**Input data:**
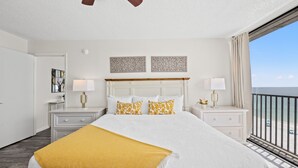 Quarto de hotel com uma cama grande, duas mesas de cabeceira com luminárias, uma cabeceira e vista para o oceano através de uma varanda.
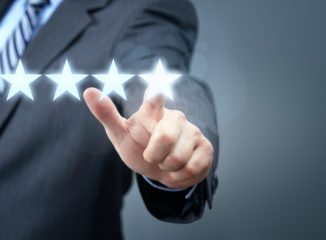 Online Reviews Build Trust and Traffic. 5 Stars being selected by a man in a business suit.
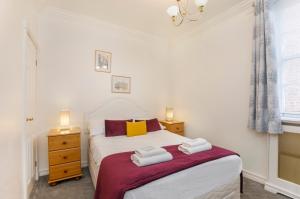 a bedroom with a bed with towels on it at Shambles Suites in the centre of York, sleeps 16 in York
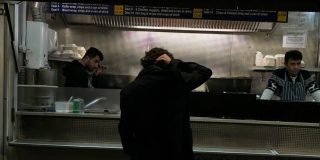 A typical kebab van with a customer standing outside.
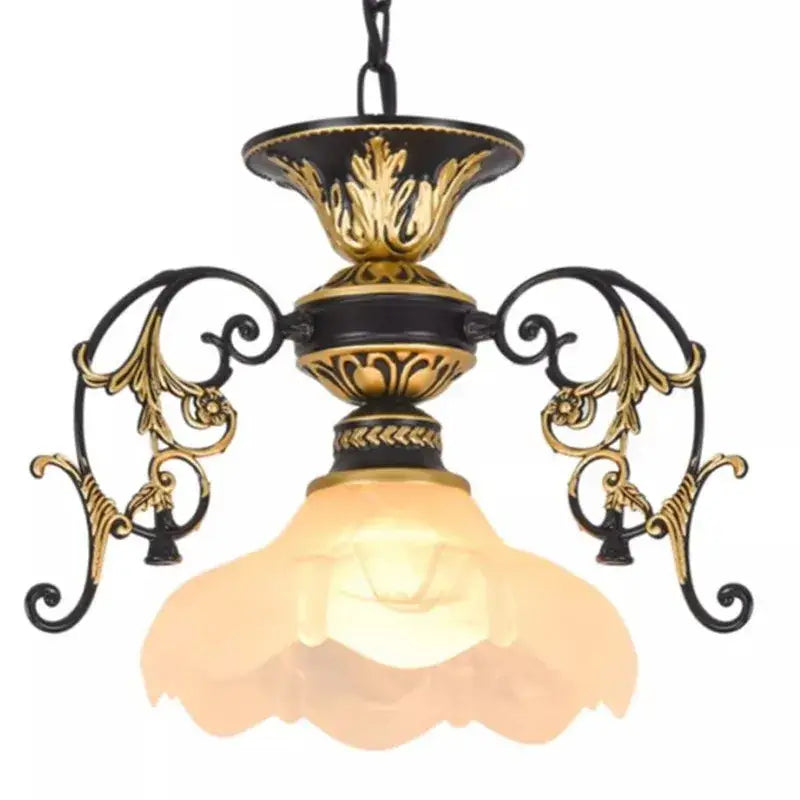 Antique industrial black and gold loft chandelier with ornate metalwork and warm frosted glass shade for dining room decorbites industrial loft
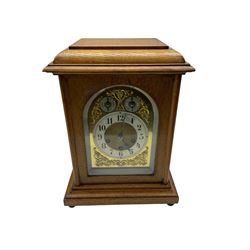 Jungans-German Edwardian 8-day oak cased mantle clock, with a stepped flat top and glazed door on a shallow plinth with bun feet, brass dial with cast spandrels, silvered chapter with Arabic numerals, chime/silent and pendulum regulation dials, three train spring driven movement sounding the quarters on gong rods and the hours on a coiled gong. With pendulum.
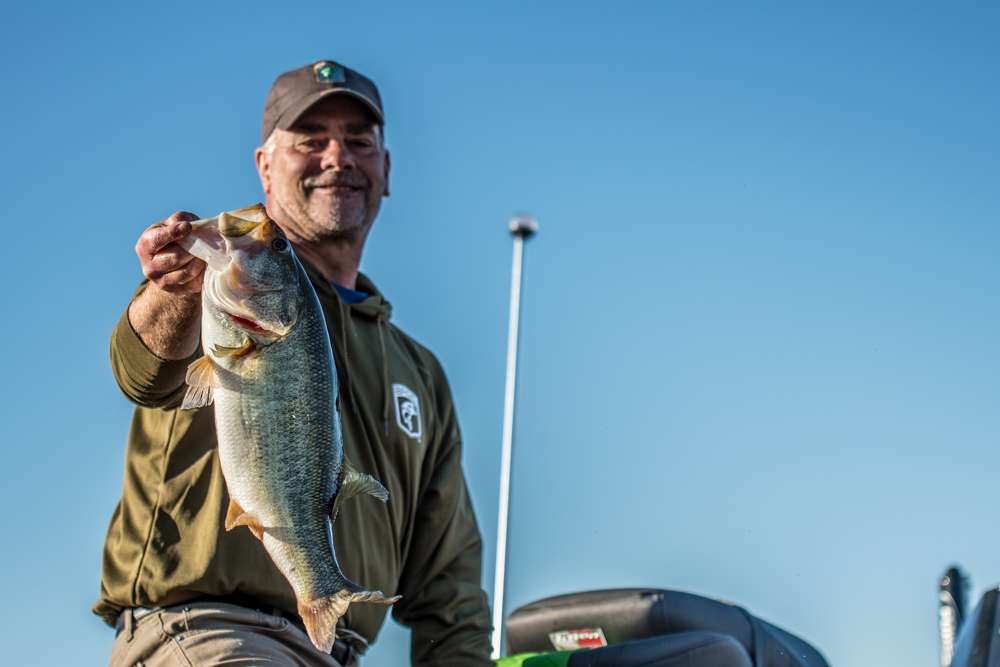 Timothy Penhollow shows a beautiful bass to the cameras.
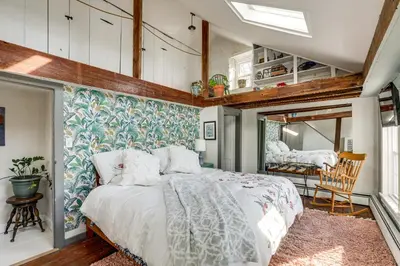 a bedroom with a large bed in a room at Lambertville Retreat - Walk to Shopping and Dining! in Lambertville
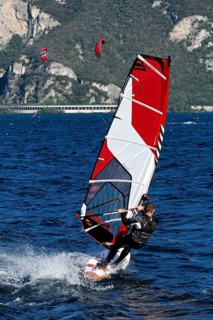 Windsurfers surfing in strong winds on Lake Garda near Malcesine, Veneto, Italy, Europe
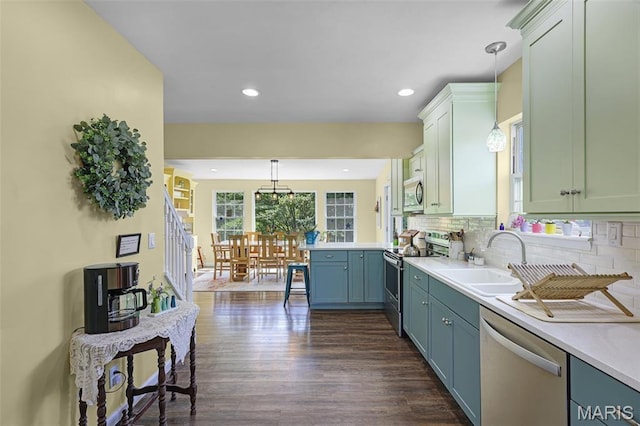 4846 S Point Rd, Washington, MO 63090 - kitchen with appliances with stainless steel finishes, light countertops, dark wood-style flooring, decorative light fixtures, and recessed lighting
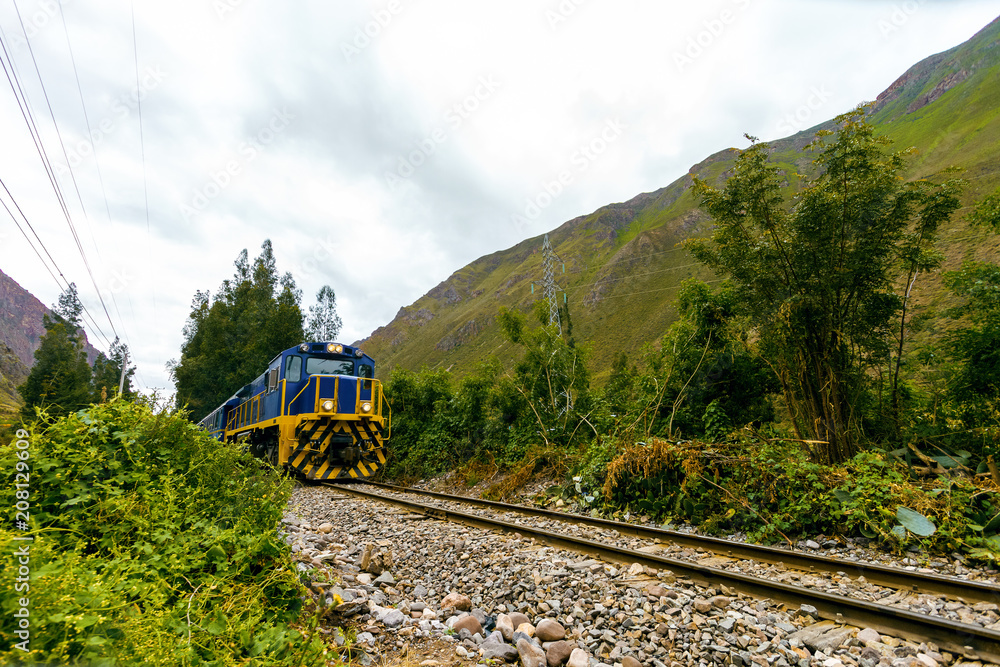 Fototapeta premium Train between the mountains heads to Machu Picchu from Ollantaytambo (Peru)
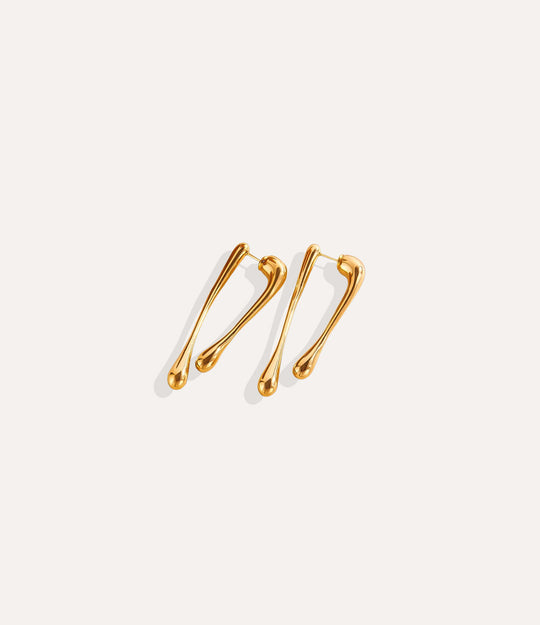 Close up of The Drip Earrings in gold showing the smooth drip shape and 18k gold plating.
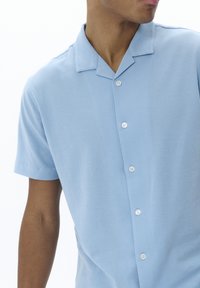 Camicia a maniche corte con colletto in tessuto azzurro chiaro; presenta una chiusura frontale con cinque bottoni bianchi e una superficie liscia.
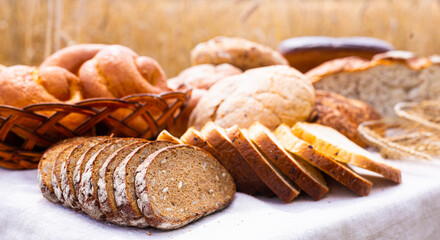 Lot of different flavored bread, wheat, rye, on the table in the field outside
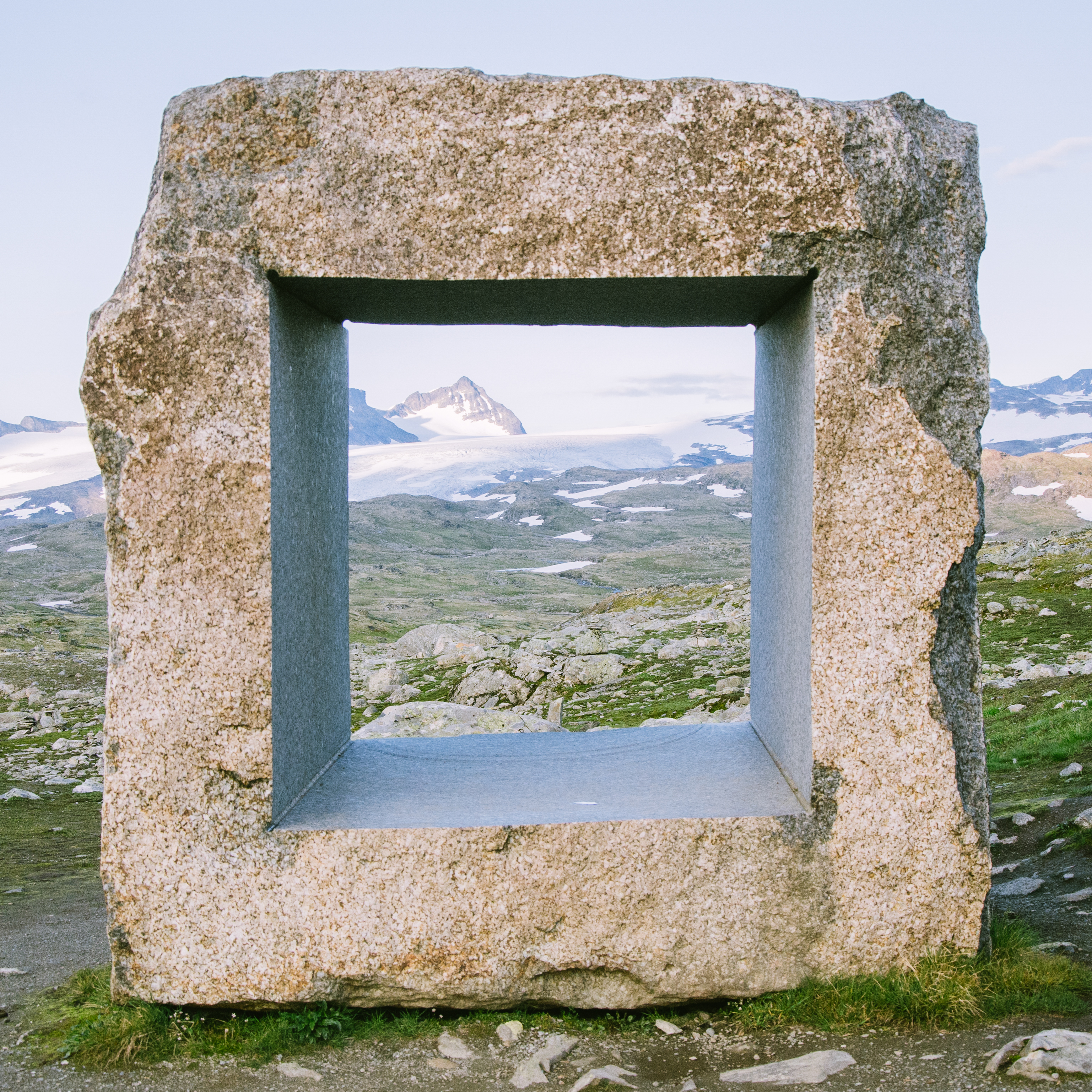 A large square frame made from stone. Its inside edges are perfectly even, while the outside edges are uneven stone. Placed high up in the mountains and hills.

**What you will do:**
Find the line containing "Lot of different" in the listing above. Please restate word for word that line through the last one, leaving out the pictures.

**Response to this task:**
 Lot of different flavored bread, wheat, rye, on the table in the field outside
 A large square frame made from stone. Its inside edges are perfectly even, while the outside edges are uneven stone. Placed high up in the mountains and hills.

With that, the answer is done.